= Georelational data model =

A georelational data model is a geographic data model that represents geographic features as an interrelated set of spatial and attribute data. The georelational model was the dominant form of vector file format during the 1980s and 1990s, including the Esri coverage and Shapefile.

==History==
The second era in the history of GIS, starting in the mid-1970s, was characterized by the rise of the first general-purpose GIS software programs (rather than the bespoke systems created in the 1960s and early 1970s). Each of these programs also created its own data file structures, primarily focused on finding innovative ways to store the spatial or geometric aspect of the data in the most efficient and error-free way. One example of this was the POLYVRT software and data structure (1973) from the Harvard Laboratory for Computer Graphics and Spatial Analysis, which inspired the Arc/INFO Coverage format. In experimental GIS software such as ODYSSEY, attribute data was only handled in a rudimentary way. Meanwhile, the relational database was quickly becoming the most promising software for managing non-spatial data, and several nascent GIS software companies chose to adopt it into their systems, especially Esri.
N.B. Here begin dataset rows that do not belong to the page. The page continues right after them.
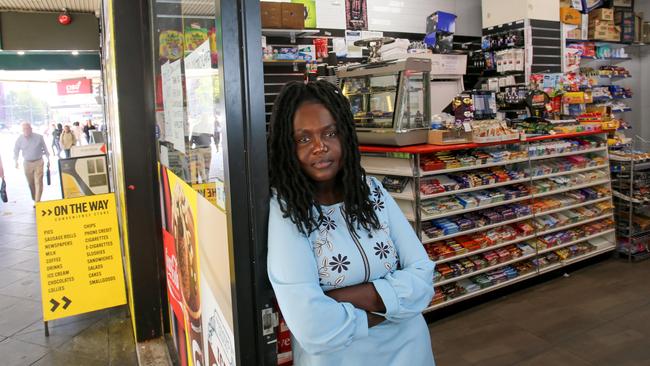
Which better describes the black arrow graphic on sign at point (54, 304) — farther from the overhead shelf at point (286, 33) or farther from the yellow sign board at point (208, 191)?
the overhead shelf at point (286, 33)

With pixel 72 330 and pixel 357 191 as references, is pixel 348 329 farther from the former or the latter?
pixel 72 330

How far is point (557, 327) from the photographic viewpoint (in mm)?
3906

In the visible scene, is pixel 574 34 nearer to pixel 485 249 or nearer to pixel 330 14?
pixel 330 14

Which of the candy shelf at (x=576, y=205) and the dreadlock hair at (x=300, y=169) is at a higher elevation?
the dreadlock hair at (x=300, y=169)

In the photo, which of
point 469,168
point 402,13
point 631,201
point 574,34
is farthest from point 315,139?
point 574,34

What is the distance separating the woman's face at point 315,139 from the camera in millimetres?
1341

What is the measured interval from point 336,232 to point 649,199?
5.49 m

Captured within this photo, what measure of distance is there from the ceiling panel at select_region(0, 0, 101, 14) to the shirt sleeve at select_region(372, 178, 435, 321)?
8666 mm

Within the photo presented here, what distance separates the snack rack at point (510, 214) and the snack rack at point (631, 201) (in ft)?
0.68

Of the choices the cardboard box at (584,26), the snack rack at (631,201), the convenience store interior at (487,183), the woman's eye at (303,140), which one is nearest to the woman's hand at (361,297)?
the woman's eye at (303,140)

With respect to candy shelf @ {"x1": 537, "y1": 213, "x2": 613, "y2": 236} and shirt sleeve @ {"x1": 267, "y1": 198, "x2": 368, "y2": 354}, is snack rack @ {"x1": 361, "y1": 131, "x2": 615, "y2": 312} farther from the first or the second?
shirt sleeve @ {"x1": 267, "y1": 198, "x2": 368, "y2": 354}

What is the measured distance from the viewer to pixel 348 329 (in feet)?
4.06

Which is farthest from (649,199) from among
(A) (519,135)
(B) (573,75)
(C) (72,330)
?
(C) (72,330)

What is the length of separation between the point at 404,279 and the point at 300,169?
0.42 m
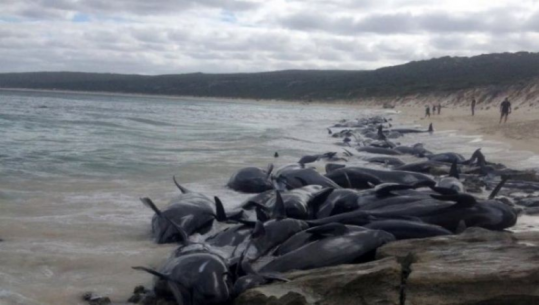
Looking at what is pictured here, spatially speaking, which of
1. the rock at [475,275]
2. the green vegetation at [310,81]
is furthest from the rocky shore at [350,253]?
the green vegetation at [310,81]

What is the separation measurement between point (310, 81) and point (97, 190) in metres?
127

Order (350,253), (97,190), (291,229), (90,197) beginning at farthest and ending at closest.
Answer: (97,190)
(90,197)
(291,229)
(350,253)

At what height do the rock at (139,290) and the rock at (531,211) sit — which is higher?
the rock at (531,211)

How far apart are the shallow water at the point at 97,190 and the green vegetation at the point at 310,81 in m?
56.2

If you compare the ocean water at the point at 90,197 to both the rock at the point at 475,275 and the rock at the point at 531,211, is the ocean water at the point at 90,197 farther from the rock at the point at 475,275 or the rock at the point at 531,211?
the rock at the point at 531,211

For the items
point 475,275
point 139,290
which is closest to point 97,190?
point 139,290

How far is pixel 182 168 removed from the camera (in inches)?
608

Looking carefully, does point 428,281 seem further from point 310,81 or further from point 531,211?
point 310,81

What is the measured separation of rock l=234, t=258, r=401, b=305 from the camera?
4906mm

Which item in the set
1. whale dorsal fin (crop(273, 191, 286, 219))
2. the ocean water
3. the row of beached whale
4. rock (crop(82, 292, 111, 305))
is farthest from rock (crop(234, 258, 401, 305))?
whale dorsal fin (crop(273, 191, 286, 219))

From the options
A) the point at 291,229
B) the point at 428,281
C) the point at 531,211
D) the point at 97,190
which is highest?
the point at 428,281

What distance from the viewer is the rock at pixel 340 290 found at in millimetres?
4906

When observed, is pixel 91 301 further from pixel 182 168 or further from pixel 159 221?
pixel 182 168

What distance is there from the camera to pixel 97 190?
38.3 ft
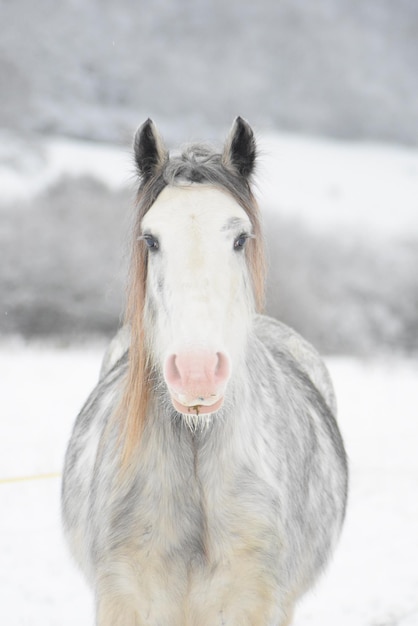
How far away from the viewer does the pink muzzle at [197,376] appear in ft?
4.90

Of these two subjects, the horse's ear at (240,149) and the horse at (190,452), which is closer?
the horse at (190,452)

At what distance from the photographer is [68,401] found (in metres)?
7.06

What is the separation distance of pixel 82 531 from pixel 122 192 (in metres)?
11.2

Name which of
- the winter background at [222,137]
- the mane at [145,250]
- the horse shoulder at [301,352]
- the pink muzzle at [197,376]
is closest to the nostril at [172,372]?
the pink muzzle at [197,376]

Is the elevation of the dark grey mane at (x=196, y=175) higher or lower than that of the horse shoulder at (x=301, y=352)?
higher

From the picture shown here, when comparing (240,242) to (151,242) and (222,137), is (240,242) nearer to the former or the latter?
(151,242)

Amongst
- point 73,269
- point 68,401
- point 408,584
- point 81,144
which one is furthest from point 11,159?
point 408,584

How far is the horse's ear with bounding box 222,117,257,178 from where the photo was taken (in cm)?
192

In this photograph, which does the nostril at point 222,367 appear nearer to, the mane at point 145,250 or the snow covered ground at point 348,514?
the mane at point 145,250

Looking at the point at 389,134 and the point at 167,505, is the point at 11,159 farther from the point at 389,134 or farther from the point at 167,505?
the point at 167,505

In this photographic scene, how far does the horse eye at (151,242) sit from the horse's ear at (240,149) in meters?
0.34

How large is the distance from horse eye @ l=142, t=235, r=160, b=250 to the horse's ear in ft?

Although there were exceptions such as the object-oriented data models in Smallworld GIS (1989) and Intergraph's experimental TIGRIS, georelational data dominated the GIS industry until the rise of spatial databases in the late 1990s. Most of them are obsolete, although the Shapefile is still in common (if decreasing) use.

==Georelational formats==
In any vector data structure, the core unit is an object (either a geographic feature or a sample location for a field) that has a location in space (of 0, 1, 2, or 3 dimension) and a set of attributes. In the georelational model, these are stored as separate files: a geometry file that is usually custom-designed by a software developer for use in a particular program, and an attribute table that follows relational database principles; often, the latter is adopted directly from an existing relational database management system software.

Examples of commonly used georelational data formats include:

- ARC/INFO Coverage (Esri 1981-2005)
The name ARC/INFO literally reflected the georelational design of the software and the coverage format. The ARC model or Coverage was the topological vector data structure developed by ESRI, based on earlier structures developed at Harvard such as POLYVRT. INFO was a relational database developed by Henco Software, Inc. (originally for financial management) that was licensed by ESRI. In the Coverage structure, each point, line, or polygon had an identification number, which could be joined to the row in the INFO table with the same primary key, as in a relational table join. In an ARC/INFO workspace (=directory/folder), all of the INFO tables were stored in a separate directory from the directories for the ARC data for each coverage. To process attribute data, the user had to leave the ARC program and start the INFO program. During the 1990s, Esri added support for other commercial RDBMS software for the attribute data.

- MGE (Intergraph 1989-2000)
During the 1980s, Intergraph was an industry leader on workstation CAD with its IGDS software, including Microstation (developed by Bentley Systems). When it developed MGE (Modular GIS Environment), its first flagship GIS product, it directly incorporated the Microstation software as its interactive environment, and the Microstation Design File (.dgn, a non-topological vector graphics file format) for storing graphics. The associated attribute table could be stored in any RDBMS supported on Intergraph UNIX workstations, Informix being one of the most common. An ID attached to each object in the design file enabled a relational join to the rows in the attribute table.

- Shapefile (Esri 1992–present)
As the GIS industry grew to incorporate more casual users, the inherent complexity of the coverage data structure became a concern. When Esri released ArcView GIS 2.0 in 1992, it introduced the new shapefile format for vector data. This was a much simpler data model, eliminating features such as topology, but was still a georelational design. A shape-"file" actually consisted of several files, including at the very least a .shp file to store the geometry, and a .dbf file for the attributes, the latter directly adopting the dBase format that was the dominant microcomputer database at the time (despite it being a proprietary trade secret, the .dbf format had been legally reverse-engineered by the xBase community and published). Rather than using a relational join to connect the two files, the shapefile merely uses file order: the first shape matches the first attribute row, and so on.